* _TASK ITEM_
In the copy you make, keep each entry exactly as it is and leave out all images.

-------- SUPPLIED RECORDS

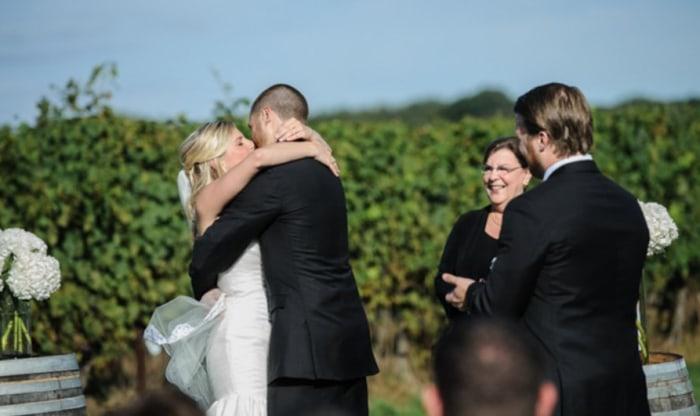 Ryan kisses his wife.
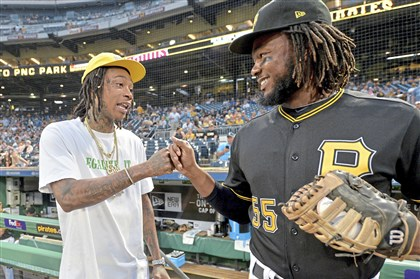 Wiz Khalifa greets Pirates Josh Bell before he throws out the first pitch Sept. 27 at PNC Park.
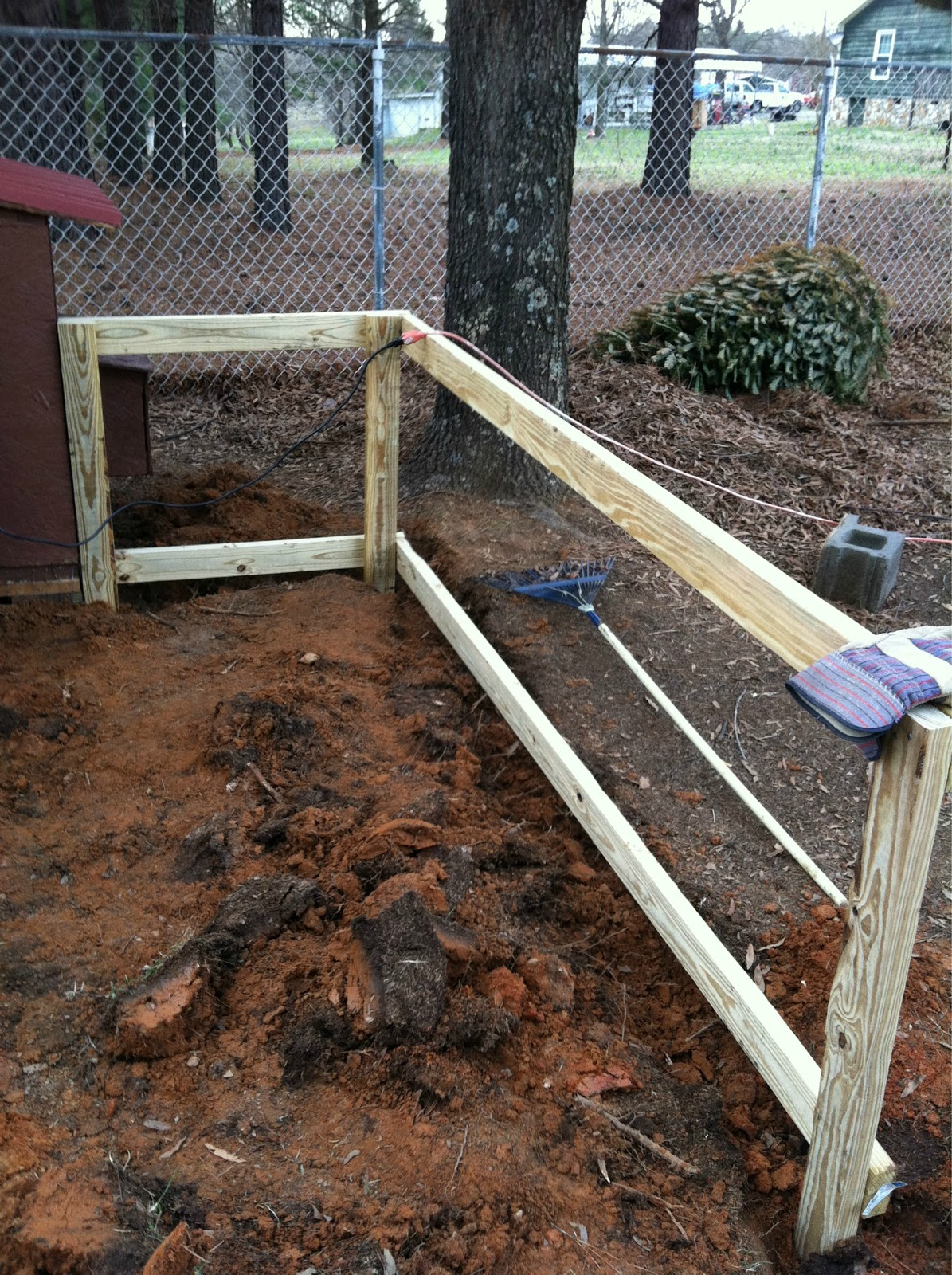 Building the chicken run summers acres - Build wire fence foundation ...
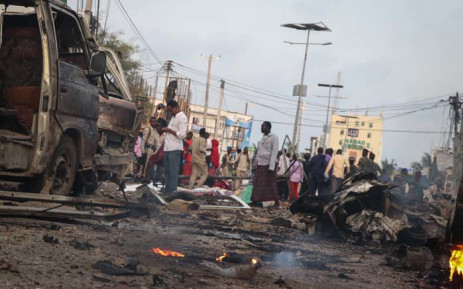 People gather at the scene of twin car bombs that exploded within moments of each other in the Somali capital Mogadishu on 9 November 2018. Picture: AFP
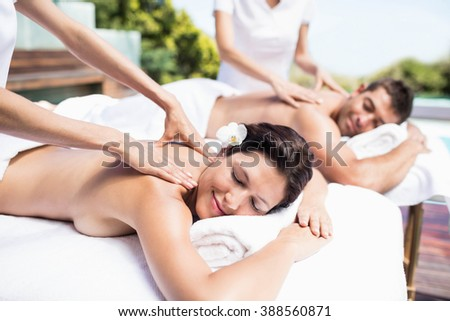 Relaxed young couple receiving a back massage from masseur in a spa - stock photo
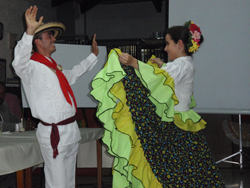 A  man in white garmets with a red neck sash and a woman in green, yellow  and polka dotted attire perform traditional dances.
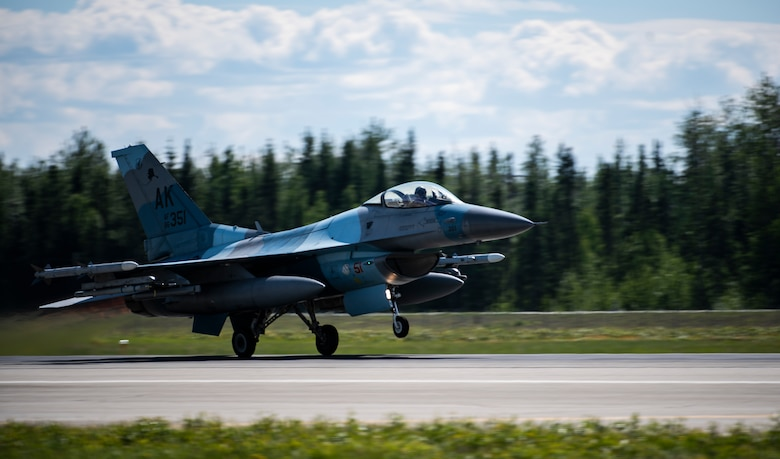 An F-16 Fighting Falcon from the 18th Aggressor Squadron takes off from Eielson Air Force Base, Alaska, June 5, 2019. The 18th AGRS mimics the paint schemes and flying techniques from foreign nations' air forces to create a realistic training opponent for pilots across the Air Force. (U.S. Air Force photo by Senior Airman Stefan Alvarez)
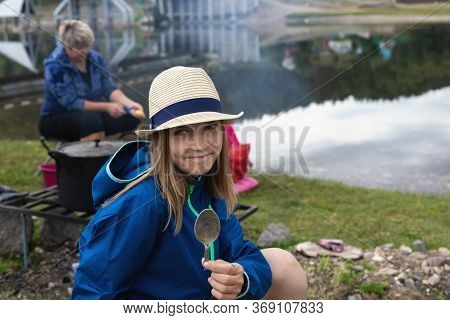 Young Teenager Girl On Riverbank Awaits Dinner With Spoon In Her Hand. Teenage Summer Vacations, Sch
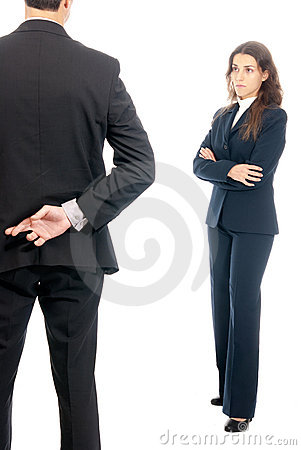 Business concept fingers crossed in front of boss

----------------

* _WRITTEN ANSWER_
 Ryan kisses his wife.
 Wiz Khalifa greets Pirates Josh Bell before he throws out the first pitch Sept. 27 at PNC Park.
 Building the chicken run summers acres - Build wire fence foundation ...
 People gather at the scene of twin car bombs that exploded within moments of each other in the Somali capital Mogadishu on 9 November 2018. Picture: AFP
 Relaxed young couple receiving a back massage from masseur in a spa - stock photo
 A  man in white garmets with a red neck sash and a woman in green, yellow  and polka dotted attire perform traditional dances.
 An F-16 Fighting Falcon from the 18th Aggressor Squadron takes off from Eielson Air Force Base, Alaska, June 5, 2019. The 18th AGRS mimics the paint schemes and flying techniques from foreign nations' air forces to create a realistic training opponent for pilots across the Air Force. (U.S. Air Force photo by Senior Airman Stefan Alvarez)
 Young Teenager Girl On Riverbank Awaits Dinner With Spoon In Her Hand. Teenage Summer Vacations, Sch
 Business concept fingers crossed in front of boss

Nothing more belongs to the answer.